ONE SINGULAR SENSATION: The Michael Bennett Story

By

Pub Date: Jan. 1st, 1989
Publisher: Doubleday

The second book in a year on choreographer Michael Bennett, his life, and his monumental smash hit, A Chorus Line. Kelly dismisses Ken Mandelbaum's A Chorus Line and the Musicals of Michael Bennett (p. 753) as ""a book. . .which would detail the hurt, humiliation, financial deprivation and lack of promised stardom among the original Chorus Line cast members . . ."" without even mentioning the book's author or title.
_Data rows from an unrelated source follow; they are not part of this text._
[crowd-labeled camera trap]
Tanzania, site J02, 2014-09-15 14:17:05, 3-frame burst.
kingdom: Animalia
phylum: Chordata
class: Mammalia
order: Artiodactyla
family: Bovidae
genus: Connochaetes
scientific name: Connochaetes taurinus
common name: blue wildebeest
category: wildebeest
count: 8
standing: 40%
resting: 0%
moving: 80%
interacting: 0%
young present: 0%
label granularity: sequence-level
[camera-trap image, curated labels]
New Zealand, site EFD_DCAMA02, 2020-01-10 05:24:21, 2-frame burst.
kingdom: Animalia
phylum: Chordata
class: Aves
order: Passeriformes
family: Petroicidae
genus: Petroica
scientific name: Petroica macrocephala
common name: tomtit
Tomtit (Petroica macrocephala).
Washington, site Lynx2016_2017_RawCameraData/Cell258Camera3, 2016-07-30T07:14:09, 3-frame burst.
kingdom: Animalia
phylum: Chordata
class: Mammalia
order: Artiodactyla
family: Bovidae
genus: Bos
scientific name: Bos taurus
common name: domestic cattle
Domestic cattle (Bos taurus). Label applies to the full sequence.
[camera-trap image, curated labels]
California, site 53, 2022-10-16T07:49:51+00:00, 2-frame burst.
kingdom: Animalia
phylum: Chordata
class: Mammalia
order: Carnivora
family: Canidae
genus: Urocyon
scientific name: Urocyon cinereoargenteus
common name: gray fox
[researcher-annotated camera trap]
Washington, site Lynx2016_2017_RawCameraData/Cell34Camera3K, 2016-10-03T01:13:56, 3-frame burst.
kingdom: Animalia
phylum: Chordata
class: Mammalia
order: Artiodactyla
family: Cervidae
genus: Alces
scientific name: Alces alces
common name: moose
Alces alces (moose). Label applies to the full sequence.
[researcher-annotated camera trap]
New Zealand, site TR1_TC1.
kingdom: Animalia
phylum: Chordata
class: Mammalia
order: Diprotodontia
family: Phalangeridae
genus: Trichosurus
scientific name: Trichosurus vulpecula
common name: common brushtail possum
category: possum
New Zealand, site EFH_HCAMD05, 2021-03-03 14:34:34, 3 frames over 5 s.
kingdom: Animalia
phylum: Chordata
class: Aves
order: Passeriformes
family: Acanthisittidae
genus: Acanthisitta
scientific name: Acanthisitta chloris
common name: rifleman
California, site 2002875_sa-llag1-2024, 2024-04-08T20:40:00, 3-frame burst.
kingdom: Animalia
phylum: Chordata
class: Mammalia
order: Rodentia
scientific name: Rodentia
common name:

This is an unfair characterization, especially since the Mandelbaum entry soft-pedals Bennett's private life aside from saying that terrific success made Bennett less accessible, more unrelenting. Kelly in turn focuses heavily on just what Mandelbaum left out: Bennett's viciousness, egomania, and towering capriciousness as a cocaine addict and alcoholic, along with hitter comments from Bennett's mother, tries at analysis by Bennett's younger brother Frank, and screeds from A Chorus Line's coauthors James Kirkwood (Diary of a Mad Playwright) and (uncredited) Nicholas Dante. Nearly everyone interviewed and Kelly himself tries hard to show Bennett in an at least partially redemptive light, but as the book gets past Bennett's childhood and youth in Buffalo and follows him to Broadway, the flow of detail about Bennett's alcoholic personality finally destroys the reader's interest in him: descriptions of him by his fellow workers, ex-wife, mistresses, and male lovers run together into a ceaseless railing by Bennett against everyone and everything that wasn't ""for him""--and by ""for him"" Bennett meant adding to a luster that puts him above Jerome Robbins, Bob Fosse et al.--his peers and perhaps superiors. Kelly gets the most sympathy from Donna McKechnie (Bennett's short-term wife, whom he married to redeem his image) and Victoria Allen, his nurse during his final year, while he was dying from AIDS. Kelly himself, while indeed sympathetic, shows little understanding of the behavior of addicts and allows Bennett to defeat his own biographer by quoting endless hearsay and rant. Burns out about midway, though Bennett's last year is interesting.